• **Exercise instructions**
Write the entries below out again exactly; any picture in them stays out.

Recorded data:
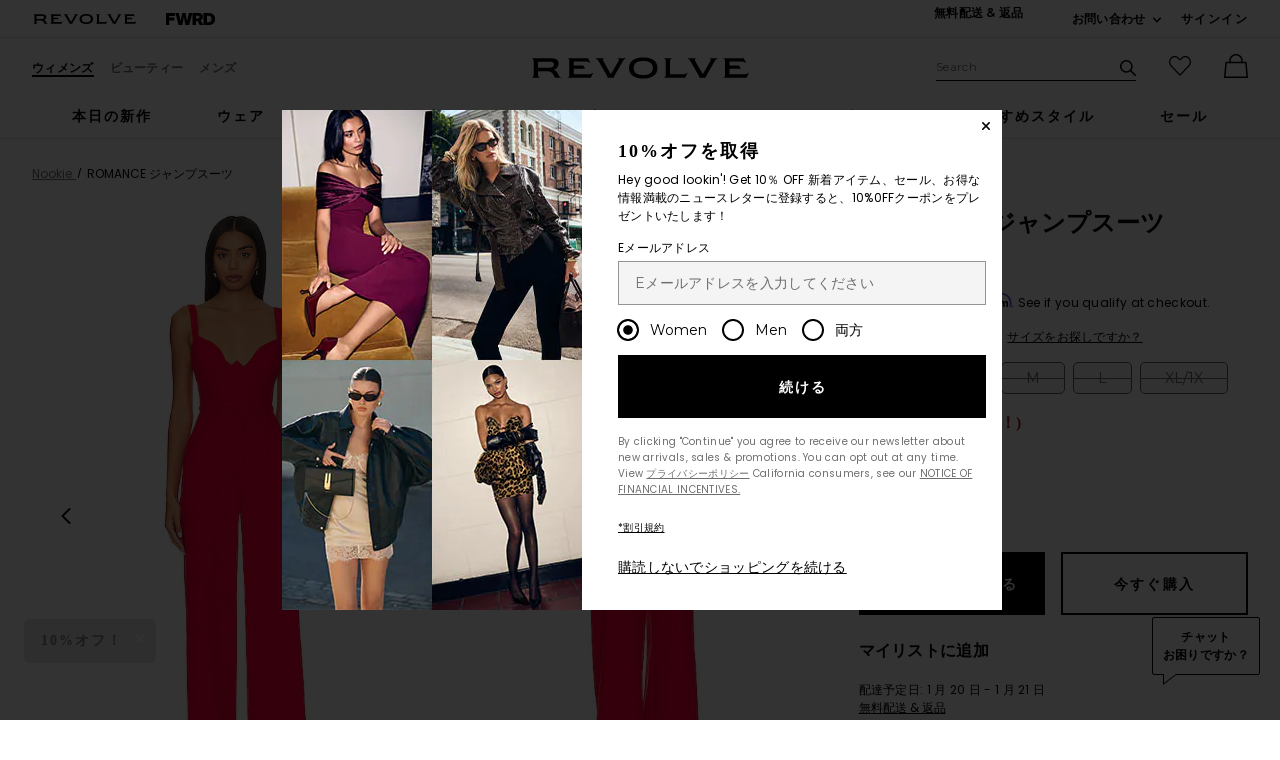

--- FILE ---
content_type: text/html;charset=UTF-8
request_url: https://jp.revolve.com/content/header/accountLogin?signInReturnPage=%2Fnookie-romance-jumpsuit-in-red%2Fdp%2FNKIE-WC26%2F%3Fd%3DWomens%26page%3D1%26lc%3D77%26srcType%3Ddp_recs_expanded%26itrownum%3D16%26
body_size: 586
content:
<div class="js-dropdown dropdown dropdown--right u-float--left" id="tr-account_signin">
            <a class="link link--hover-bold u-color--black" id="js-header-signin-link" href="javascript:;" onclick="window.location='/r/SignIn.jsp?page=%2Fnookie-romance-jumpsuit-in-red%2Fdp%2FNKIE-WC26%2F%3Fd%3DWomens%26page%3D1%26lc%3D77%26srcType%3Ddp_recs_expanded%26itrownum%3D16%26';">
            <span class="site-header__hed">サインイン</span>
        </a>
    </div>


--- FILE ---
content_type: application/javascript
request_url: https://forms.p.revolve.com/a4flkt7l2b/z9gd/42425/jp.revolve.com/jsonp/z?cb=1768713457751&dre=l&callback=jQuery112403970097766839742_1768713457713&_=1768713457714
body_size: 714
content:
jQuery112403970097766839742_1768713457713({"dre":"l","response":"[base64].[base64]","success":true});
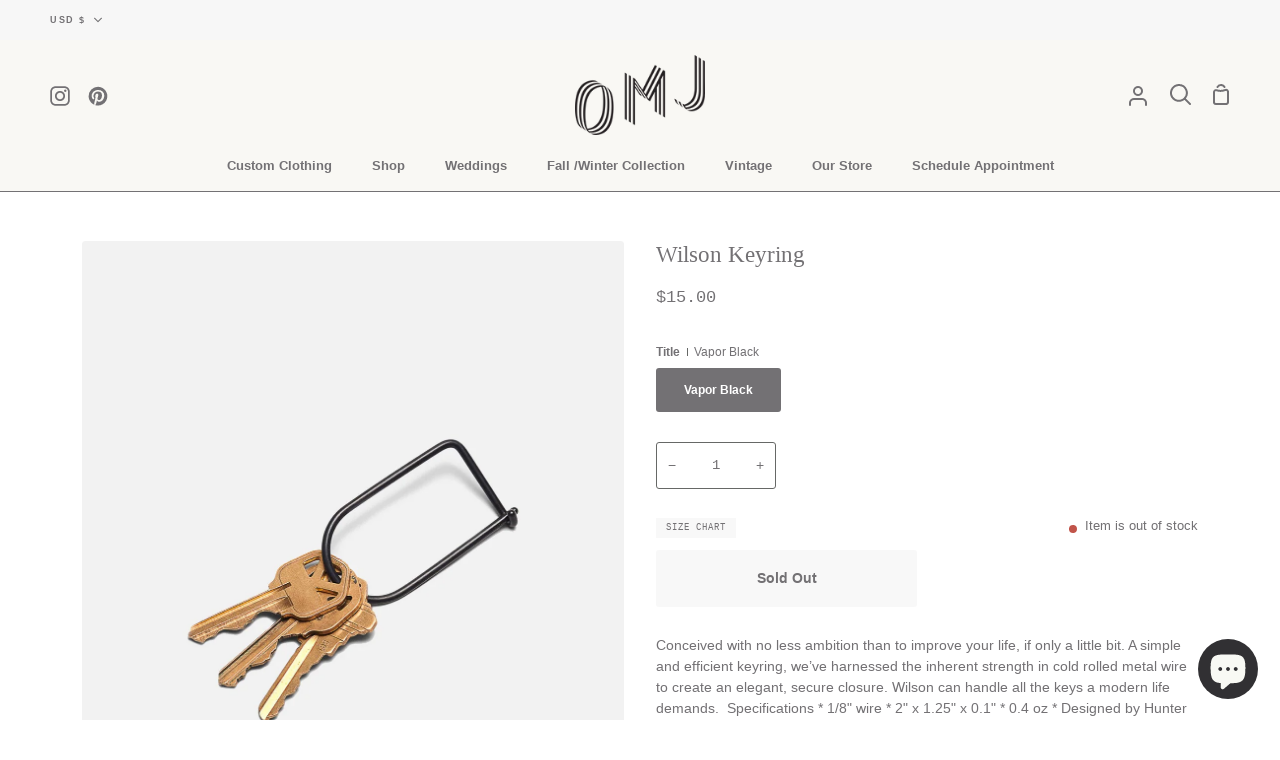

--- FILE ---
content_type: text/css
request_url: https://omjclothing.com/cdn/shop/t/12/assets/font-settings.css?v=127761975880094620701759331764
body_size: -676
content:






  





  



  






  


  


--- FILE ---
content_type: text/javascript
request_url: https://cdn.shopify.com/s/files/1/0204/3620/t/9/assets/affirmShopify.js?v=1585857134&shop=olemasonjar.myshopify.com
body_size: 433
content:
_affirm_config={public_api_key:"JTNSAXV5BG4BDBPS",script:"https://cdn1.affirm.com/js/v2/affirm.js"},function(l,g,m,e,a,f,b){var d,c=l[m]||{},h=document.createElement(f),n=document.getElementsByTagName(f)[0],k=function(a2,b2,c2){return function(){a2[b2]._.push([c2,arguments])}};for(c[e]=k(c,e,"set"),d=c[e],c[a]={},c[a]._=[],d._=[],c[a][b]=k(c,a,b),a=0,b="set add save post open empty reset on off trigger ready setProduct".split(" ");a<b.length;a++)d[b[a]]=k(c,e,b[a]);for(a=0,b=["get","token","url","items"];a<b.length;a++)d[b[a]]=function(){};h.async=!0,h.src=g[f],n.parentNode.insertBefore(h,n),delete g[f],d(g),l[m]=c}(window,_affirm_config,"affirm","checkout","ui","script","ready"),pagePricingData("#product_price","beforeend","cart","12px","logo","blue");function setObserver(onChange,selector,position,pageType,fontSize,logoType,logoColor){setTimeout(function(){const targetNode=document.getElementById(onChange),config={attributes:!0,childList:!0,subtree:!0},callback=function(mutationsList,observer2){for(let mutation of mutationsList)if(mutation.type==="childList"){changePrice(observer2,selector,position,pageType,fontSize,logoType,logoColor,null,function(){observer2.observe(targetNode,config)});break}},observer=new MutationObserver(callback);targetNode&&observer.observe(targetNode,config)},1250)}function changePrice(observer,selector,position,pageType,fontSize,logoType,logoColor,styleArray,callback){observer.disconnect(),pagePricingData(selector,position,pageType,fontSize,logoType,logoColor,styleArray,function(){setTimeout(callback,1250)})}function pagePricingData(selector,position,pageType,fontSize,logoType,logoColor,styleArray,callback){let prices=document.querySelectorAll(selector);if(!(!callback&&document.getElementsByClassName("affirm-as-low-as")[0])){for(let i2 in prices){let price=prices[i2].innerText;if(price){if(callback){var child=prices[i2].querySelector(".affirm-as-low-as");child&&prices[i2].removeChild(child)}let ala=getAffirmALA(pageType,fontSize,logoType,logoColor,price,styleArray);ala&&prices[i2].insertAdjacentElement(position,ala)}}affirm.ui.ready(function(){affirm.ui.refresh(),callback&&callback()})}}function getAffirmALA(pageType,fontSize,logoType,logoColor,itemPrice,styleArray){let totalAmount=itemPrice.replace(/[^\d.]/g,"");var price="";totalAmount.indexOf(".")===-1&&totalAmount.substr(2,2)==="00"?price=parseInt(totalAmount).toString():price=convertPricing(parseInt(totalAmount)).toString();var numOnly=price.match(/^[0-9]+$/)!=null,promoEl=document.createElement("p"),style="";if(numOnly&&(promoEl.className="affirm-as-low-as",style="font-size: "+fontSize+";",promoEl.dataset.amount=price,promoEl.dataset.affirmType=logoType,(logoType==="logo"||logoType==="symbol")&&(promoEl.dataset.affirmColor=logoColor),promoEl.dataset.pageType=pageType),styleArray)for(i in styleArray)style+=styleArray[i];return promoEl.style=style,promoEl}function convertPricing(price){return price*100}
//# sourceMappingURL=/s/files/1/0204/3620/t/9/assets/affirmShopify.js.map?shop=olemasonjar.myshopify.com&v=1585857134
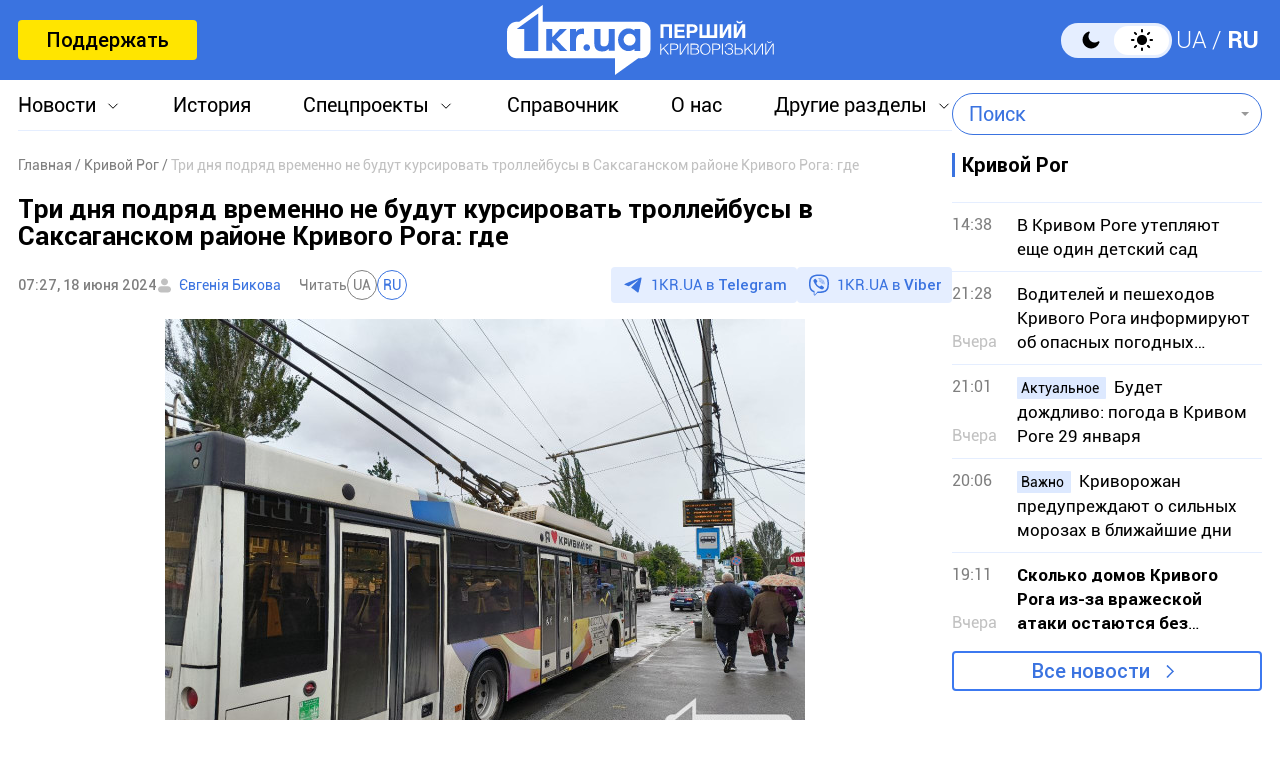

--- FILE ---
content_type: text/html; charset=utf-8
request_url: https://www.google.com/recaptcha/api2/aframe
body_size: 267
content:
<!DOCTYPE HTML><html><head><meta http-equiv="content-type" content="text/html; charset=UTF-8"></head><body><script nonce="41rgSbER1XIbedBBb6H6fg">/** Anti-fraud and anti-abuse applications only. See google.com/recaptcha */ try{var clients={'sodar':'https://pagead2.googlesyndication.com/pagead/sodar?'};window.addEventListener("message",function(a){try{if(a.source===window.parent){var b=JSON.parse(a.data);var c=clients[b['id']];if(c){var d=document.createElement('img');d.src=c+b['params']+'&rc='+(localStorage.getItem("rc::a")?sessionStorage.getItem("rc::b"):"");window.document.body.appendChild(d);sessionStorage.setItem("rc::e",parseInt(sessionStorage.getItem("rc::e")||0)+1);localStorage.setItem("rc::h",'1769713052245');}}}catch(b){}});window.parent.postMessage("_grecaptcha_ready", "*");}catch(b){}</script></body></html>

• **Output for this task**
--- FILE ---
content_type: text/html;charset=UTF-8
request_url: https://jp.revolve.com/content/header/accountLogin?signInReturnPage=%2Fnookie-romance-jumpsuit-in-red%2Fdp%2FNKIE-WC26%2F%3Fd%3DWomens%26page%3D1%26lc%3D77%26srcType%3Ddp_recs_expanded%26itrownum%3D16%26
body_size: 586
content:
<div class="js-dropdown dropdown dropdown--right u-float--left" id="tr-account_signin">
            <a class="link link--hover-bold u-color--black" id="js-header-signin-link" href="javascript:;" onclick="window.location='/r/SignIn.jsp?page=%2Fnookie-romance-jumpsuit-in-red%2Fdp%2FNKIE-WC26%2F%3Fd%3DWomens%26page%3D1%26lc%3D77%26srcType%3Ddp_recs_expanded%26itrownum%3D16%26';">
            <span class="site-header__hed">サインイン</span>
        </a>
    </div>


--- FILE ---
content_type: application/javascript
request_url: https://forms.p.revolve.com/a4flkt7l2b/z9gd/42425/jp.revolve.com/jsonp/z?cb=1768713457751&dre=l&callback=jQuery112403970097766839742_1768713457713&_=1768713457714
body_size: 714
content:
jQuery112403970097766839742_1768713457713({"dre":"l","response":"[base64].[base64]","success":true});

--- FILE ---
content_type: text/css
request_url: https://omjclothing.com/cdn/shop/t/12/assets/font-settings.css?v=127761975880094620701759331764
body_size: -676
content:






  





  



  






  


  


--- FILE ---
content_type: text/javascript
request_url: https://cdn.shopify.com/s/files/1/0204/3620/t/9/assets/affirmShopify.js?v=1585857134&shop=olemasonjar.myshopify.com
body_size: 433
content:
_affirm_config={public_api_key:"JTNSAXV5BG4BDBPS",script:"https://cdn1.affirm.com/js/v2/affirm.js"},function(l,g,m,e,a,f,b){var d,c=l[m]||{},h=document.createElement(f),n=document.getElementsByTagName(f)[0],k=function(a2,b2,c2){return function(){a2[b2]._.push([c2,arguments])}};for(c[e]=k(c,e,"set"),d=c[e],c[a]={},c[a]._=[],d._=[],c[a][b]=k(c,a,b),a=0,b="set add save post open empty reset on off trigger ready setProduct".split(" ");a<b.length;a++)d[b[a]]=k(c,e,b[a]);for(a=0,b=["get","token","url","items"];a<b.length;a++)d[b[a]]=function(){};h.async=!0,h.src=g[f],n.parentNode.insertBefore(h,n),delete g[f],d(g),l[m]=c}(window,_affirm_config,"affirm","checkout","ui","script","ready"),pagePricingData("#product_price","beforeend","cart","12px","logo","blue");function setObserver(onChange,selector,position,pageType,fontSize,logoType,logoColor){setTimeout(function(){const targetNode=document.getElementById(onChange),config={attributes:!0,childList:!0,subtree:!0},callback=function(mutationsList,observer2){for(let mutation of mutationsList)if(mutation.type==="childList"){changePrice(observer2,selector,position,pageType,fontSize,logoType,logoColor,null,function(){observer2.observe(targetNode,config)});break}},observer=new MutationObserver(callback);targetNode&&observer.observe(targetNode,config)},1250)}function changePrice(observer,selector,position,pageType,fontSize,logoType,logoColor,styleArray,callback){observer.disconnect(),pagePricingData(selector,position,pageType,fontSize,logoType,logoColor,styleArray,function(){setTimeout(callback,1250)})}function pagePricingData(selector,position,pageType,fontSize,logoType,logoColor,styleArray,callback){let prices=document.querySelectorAll(selector);if(!(!callback&&document.getElementsByClassName("affirm-as-low-as")[0])){for(let i2 in prices){let price=prices[i2].innerText;if(price){if(callback){var child=prices[i2].querySelector(".affirm-as-low-as");child&&prices[i2].removeChild(child)}let ala=getAffirmALA(pageType,fontSize,logoType,logoColor,price,styleArray);ala&&prices[i2].insertAdjacentElement(position,ala)}}affirm.ui.ready(function(){affirm.ui.refresh(),callback&&callback()})}}function getAffirmALA(pageType,fontSize,logoType,logoColor,itemPrice,styleArray){let totalAmount=itemPrice.replace(/[^\d.]/g,"");var price="";totalAmount.indexOf(".")===-1&&totalAmount.substr(2,2)==="00"?price=parseInt(totalAmount).toString():price=convertPricing(parseInt(totalAmount)).toString();var numOnly=price.match(/^[0-9]+$/)!=null,promoEl=document.createElement("p"),style="";if(numOnly&&(promoEl.className="affirm-as-low-as",style="font-size: "+fontSize+";",promoEl.dataset.amount=price,promoEl.dataset.affirmType=logoType,(logoType==="logo"||logoType==="symbol")&&(promoEl.dataset.affirmColor=logoColor),promoEl.dataset.pageType=pageType),styleArray)for(i in styleArray)style+=styleArray[i];return promoEl.style=style,promoEl}function convertPricing(price){return price*100}
//# sourceMappingURL=/s/files/1/0204/3620/t/9/assets/affirmShopify.js.map?shop=olemasonjar.myshopify.com&v=1585857134

--- FILE ---
content_type: text/html; charset=utf-8
request_url: https://www.google.com/recaptcha/api2/aframe
body_size: 267
content:
<!DOCTYPE HTML><html><head><meta http-equiv="content-type" content="text/html; charset=UTF-8"></head><body><script nonce="41rgSbER1XIbedBBb6H6fg">/** Anti-fraud and anti-abuse applications only. See google.com/recaptcha */ try{var clients={'sodar':'https://pagead2.googlesyndication.com/pagead/sodar?'};window.addEventListener("message",function(a){try{if(a.source===window.parent){var b=JSON.parse(a.data);var c=clients[b['id']];if(c){var d=document.createElement('img');d.src=c+b['params']+'&rc='+(localStorage.getItem("rc::a")?sessionStorage.getItem("rc::b"):"");window.document.body.appendChild(d);sessionStorage.setItem("rc::e",parseInt(sessionStorage.getItem("rc::e")||0)+1);localStorage.setItem("rc::h",'1769713052245');}}}catch(b){}});window.parent.postMessage("_grecaptcha_ready", "*");}catch(b){}</script></body></html>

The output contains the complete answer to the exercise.